In the following, we will view classification as the task of assigning an object to a class selected from a predefined set of distinct classes \(y \in \mathcal {Y}\) according to a set of measurements \(\mathbf {x}\in \mathcal {X} \subseteq \mathbb {R}^{n}\)
$$\begin{aligned} c:\mathcal {X} \longrightarrow \mathcal {Y}. \end{aligned}$$
(1)
We restrict ourselves to binary classification tasks (\(|\mathcal {Y}|=2\)). The original classification function c is typically unknown. It has to be reconstructed in a data-driven learning procedure
$$\begin{aligned} l: \mathcal {C} \times \mathcal {T} \rightarrow c_{\mathcal {T}} \in \mathcal {C}. \end{aligned}$$
(2)
Here, \(\mathcal {C}\) denotes an a priori chosen concept class and \(\mathcal {T}=\{(\mathbf {x}_{i}, y_{i})\}_{i=1}^{|\mathcal {T}|}\) a set of labeled training examples. Subscript \(_{\mathcal {T}}\) will be omitted for simplicity.

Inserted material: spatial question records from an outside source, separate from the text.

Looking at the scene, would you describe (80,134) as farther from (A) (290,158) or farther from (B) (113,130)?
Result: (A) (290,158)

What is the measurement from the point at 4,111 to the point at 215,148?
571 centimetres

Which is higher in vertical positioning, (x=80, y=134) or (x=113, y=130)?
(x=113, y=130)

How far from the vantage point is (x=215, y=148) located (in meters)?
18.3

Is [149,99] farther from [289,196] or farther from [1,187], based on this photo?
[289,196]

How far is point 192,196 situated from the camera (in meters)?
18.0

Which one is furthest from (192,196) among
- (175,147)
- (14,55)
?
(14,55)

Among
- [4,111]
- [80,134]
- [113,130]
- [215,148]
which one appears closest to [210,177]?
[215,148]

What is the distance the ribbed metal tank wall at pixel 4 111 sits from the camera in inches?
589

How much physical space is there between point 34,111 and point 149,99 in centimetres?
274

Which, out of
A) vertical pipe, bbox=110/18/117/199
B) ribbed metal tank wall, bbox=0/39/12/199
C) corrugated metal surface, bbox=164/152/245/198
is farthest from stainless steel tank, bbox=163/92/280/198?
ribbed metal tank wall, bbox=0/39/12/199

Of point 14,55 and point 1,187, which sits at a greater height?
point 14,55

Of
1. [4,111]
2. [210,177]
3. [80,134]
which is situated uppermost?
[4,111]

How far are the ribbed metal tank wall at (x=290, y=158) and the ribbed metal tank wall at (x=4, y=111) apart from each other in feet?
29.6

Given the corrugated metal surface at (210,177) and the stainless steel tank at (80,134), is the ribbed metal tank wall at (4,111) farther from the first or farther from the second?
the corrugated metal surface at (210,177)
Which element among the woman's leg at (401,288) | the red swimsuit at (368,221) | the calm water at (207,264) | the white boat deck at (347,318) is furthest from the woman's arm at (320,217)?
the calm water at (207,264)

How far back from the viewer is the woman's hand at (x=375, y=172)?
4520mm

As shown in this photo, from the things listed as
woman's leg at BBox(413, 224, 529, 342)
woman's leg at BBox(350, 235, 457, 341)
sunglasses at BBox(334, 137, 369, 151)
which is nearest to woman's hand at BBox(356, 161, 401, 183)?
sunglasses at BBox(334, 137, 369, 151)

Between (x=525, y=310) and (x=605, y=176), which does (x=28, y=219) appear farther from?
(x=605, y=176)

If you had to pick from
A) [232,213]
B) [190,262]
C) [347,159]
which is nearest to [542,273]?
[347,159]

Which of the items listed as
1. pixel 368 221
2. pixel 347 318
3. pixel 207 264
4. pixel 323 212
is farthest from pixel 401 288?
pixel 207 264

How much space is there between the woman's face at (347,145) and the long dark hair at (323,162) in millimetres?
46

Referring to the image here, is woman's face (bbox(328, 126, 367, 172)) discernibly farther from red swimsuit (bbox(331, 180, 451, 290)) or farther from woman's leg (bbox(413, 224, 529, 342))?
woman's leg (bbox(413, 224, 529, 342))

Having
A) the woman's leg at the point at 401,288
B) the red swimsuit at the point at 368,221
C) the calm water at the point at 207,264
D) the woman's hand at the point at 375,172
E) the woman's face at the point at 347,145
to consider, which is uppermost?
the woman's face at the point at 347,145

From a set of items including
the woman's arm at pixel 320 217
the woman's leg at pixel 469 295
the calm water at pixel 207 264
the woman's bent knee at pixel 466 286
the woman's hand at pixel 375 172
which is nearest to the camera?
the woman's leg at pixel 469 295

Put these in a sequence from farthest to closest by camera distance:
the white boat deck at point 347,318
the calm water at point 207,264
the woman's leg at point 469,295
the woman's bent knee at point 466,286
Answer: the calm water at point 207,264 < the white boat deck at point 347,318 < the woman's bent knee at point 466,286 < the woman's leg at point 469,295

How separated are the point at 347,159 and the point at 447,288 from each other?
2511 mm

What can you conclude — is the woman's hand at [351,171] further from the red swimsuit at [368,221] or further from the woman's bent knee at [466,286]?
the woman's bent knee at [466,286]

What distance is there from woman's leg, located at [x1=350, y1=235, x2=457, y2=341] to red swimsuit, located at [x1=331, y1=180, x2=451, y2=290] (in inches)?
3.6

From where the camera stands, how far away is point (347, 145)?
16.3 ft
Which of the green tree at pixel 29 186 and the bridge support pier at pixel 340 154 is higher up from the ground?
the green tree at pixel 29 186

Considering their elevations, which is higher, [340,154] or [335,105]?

In the classical supervised scheme, it is assumed that the training set \(\mathcal {T}\) comprises only samples related to the current classification task \(\forall i : y_{i} \in \mathcal {Y}\). This assumption can be restrictive as data collections might also consist of additional samples of other related classes. In the following, we assume our original classification task to be embedded in a larger context comprising additional and distinct classes \(\mathcal {Y}' \supset \mathcal {Y}\) as they are collected in multi-class classification tasks. Samples \((\mathbf {x},y)\in \mathcal {T}\) can be representative for each of these classes \(y \in \mathcal {Y}'\). The training algorithm will be allowed to utilize all samples in \(\mathcal {T}\). If a subprocess requires only a subset of two classes a and b this will be denoted as
$$\begin{aligned} \mathcal {T}_{ab} = \bigl \{(\mathbf {x},\mathbb {I}_{\left[ y=b\right] }) \mid (\mathbf {x},y)\in \mathcal {T}, y\in \{a,b\} \bigr \}. \end{aligned}$$
(3)
In this case, the original class labels \(\left\{ a,b\right\} \) are replaced by labels \(\left\{ 0,1\right\} \) for simplicity.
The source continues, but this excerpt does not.